> Exercise data:
+-------+

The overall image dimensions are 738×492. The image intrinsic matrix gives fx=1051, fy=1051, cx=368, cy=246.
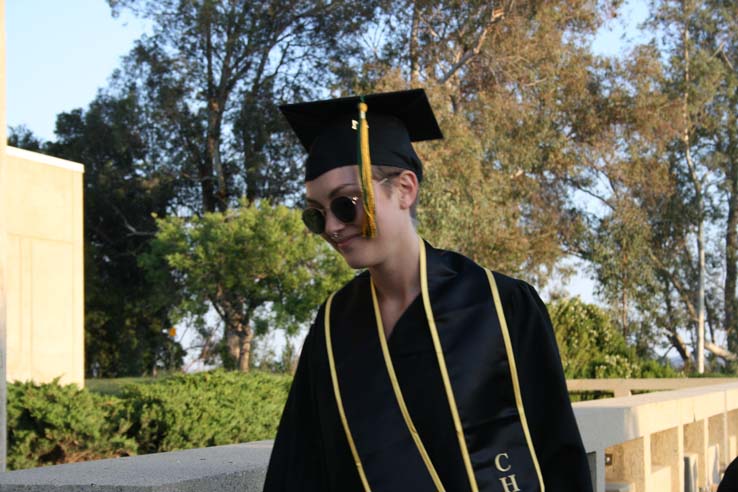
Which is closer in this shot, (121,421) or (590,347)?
(121,421)

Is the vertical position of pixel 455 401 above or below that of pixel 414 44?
below

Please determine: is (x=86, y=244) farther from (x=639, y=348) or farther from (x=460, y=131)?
(x=639, y=348)

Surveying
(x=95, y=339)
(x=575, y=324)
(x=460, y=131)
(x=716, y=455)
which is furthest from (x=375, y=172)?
(x=95, y=339)

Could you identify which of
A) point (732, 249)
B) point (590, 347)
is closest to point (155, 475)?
point (590, 347)

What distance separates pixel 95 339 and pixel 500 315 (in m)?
33.7

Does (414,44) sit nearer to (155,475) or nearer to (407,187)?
(155,475)

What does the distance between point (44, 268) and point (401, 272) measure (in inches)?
589

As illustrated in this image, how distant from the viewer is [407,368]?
2.25 meters

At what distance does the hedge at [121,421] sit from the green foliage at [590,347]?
6.14 metres

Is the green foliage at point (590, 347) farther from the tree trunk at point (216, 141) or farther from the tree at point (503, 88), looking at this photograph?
the tree trunk at point (216, 141)

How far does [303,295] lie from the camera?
988 inches

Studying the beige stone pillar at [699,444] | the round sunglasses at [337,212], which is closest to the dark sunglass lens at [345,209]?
the round sunglasses at [337,212]

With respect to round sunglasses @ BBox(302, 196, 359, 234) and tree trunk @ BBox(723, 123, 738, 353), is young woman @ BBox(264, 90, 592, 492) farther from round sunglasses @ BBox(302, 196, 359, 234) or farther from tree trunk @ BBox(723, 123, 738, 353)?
tree trunk @ BBox(723, 123, 738, 353)

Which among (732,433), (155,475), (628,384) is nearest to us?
(155,475)
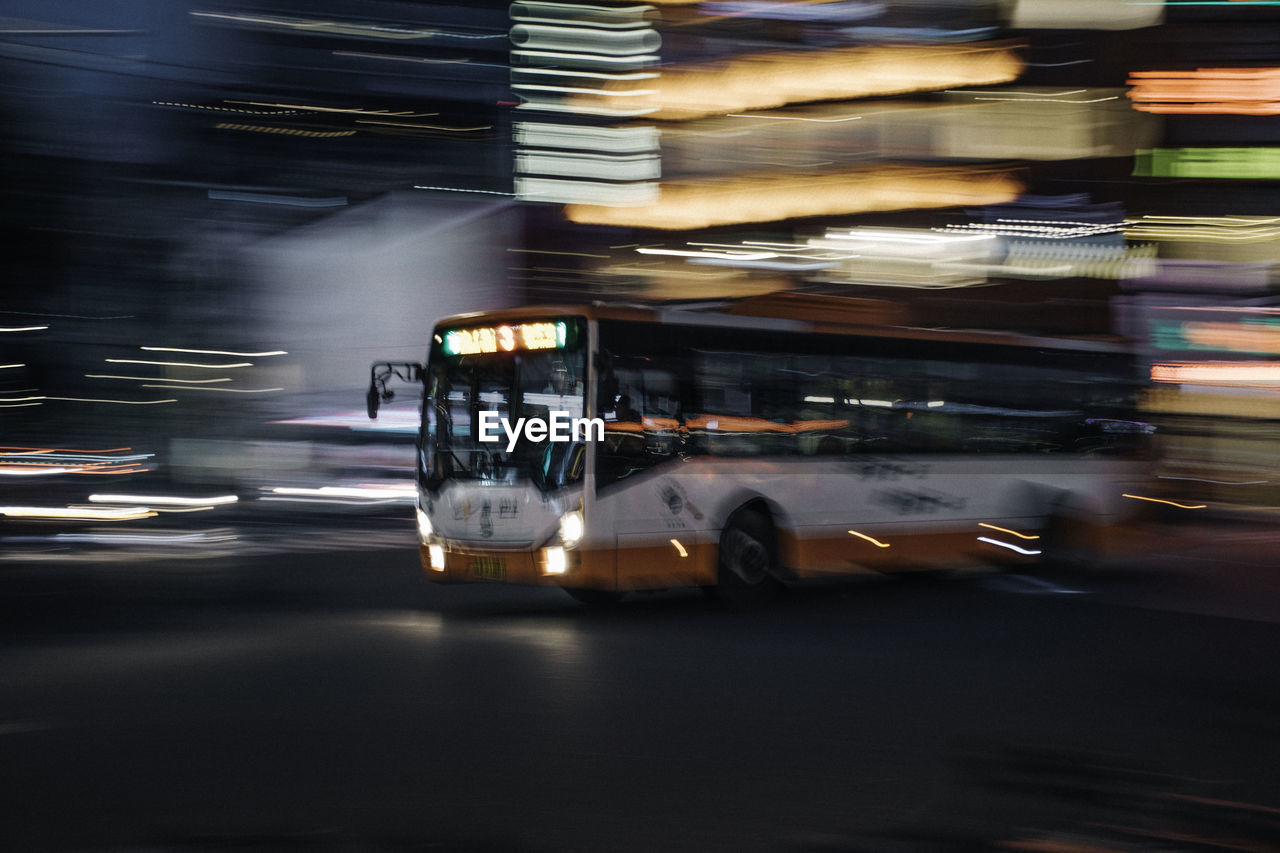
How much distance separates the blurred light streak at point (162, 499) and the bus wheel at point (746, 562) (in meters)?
13.5

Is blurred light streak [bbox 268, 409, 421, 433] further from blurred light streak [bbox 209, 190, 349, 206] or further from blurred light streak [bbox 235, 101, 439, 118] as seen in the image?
blurred light streak [bbox 235, 101, 439, 118]

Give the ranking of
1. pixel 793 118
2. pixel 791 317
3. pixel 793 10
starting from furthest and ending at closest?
pixel 793 10 → pixel 793 118 → pixel 791 317

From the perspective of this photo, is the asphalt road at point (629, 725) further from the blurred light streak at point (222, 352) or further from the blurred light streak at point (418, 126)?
the blurred light streak at point (418, 126)

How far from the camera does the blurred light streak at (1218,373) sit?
4059 centimetres

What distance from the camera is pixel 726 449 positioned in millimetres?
11922

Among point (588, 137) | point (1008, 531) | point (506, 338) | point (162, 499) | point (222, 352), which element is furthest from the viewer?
point (588, 137)

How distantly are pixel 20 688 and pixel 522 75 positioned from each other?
42996 millimetres

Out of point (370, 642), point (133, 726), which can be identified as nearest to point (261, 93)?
point (370, 642)

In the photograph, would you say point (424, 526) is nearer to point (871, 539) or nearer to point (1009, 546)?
point (871, 539)

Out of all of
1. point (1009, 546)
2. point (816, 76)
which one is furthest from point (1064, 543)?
point (816, 76)

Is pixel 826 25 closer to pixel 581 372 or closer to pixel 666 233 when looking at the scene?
pixel 666 233

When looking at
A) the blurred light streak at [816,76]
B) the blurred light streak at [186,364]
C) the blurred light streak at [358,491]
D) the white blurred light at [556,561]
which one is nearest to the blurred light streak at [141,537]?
the blurred light streak at [358,491]

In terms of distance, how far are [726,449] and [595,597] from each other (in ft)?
6.07

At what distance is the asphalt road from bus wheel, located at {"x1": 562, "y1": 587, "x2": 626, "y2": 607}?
238 mm
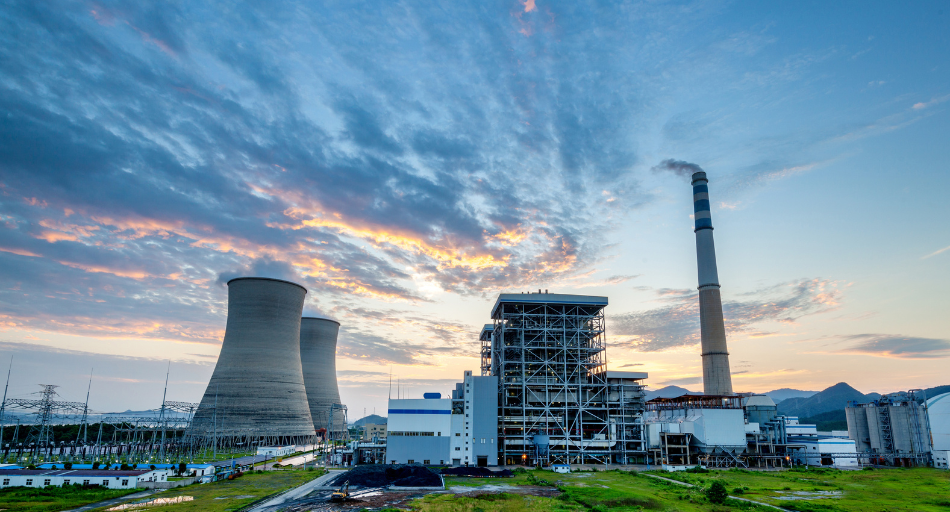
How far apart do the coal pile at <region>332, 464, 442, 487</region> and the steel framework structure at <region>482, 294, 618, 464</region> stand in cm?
1492

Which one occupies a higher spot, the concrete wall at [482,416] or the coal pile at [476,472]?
the concrete wall at [482,416]

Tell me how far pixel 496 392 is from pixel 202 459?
113ft

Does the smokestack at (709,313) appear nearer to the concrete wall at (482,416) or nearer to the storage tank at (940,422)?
the storage tank at (940,422)

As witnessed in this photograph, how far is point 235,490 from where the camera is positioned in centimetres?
3666

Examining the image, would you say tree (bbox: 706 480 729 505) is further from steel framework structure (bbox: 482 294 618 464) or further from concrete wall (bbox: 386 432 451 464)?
concrete wall (bbox: 386 432 451 464)

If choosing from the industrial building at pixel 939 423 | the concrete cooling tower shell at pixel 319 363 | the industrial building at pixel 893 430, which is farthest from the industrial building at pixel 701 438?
the concrete cooling tower shell at pixel 319 363

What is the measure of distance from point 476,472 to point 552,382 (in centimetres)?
1731

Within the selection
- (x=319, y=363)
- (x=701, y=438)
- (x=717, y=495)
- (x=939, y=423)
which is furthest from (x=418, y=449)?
(x=939, y=423)

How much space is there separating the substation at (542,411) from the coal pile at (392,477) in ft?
26.1

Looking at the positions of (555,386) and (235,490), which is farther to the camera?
(555,386)

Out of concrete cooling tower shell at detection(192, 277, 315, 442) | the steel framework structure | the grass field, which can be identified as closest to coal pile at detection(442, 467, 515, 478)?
the grass field

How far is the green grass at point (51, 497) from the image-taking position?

+-------+

> Written request:
Reproduce precisely the span of lines that begins at the line containing "What is the" and ends with the last line of the listing.

> Full solution:
What is the measure of distance from point 476,472 to point 552,382 (in centimetres)?
1731

Within the selection
- (x=319, y=363)
- (x=701, y=438)
- (x=717, y=495)
- (x=939, y=423)
which is furthest from (x=418, y=449)?
(x=939, y=423)

How much space is there separating the substation at (542,411) from the coal pile at (392,477) in ft?
26.1

Looking at the positions of (555,386) and (235,490), which is farther to the camera?
(555,386)

Out of concrete cooling tower shell at detection(192, 277, 315, 442) | the steel framework structure | the grass field, which can be identified as closest to coal pile at detection(442, 467, 515, 478)?
the grass field

How far is the green grass at point (51, 497) from the image-taking position?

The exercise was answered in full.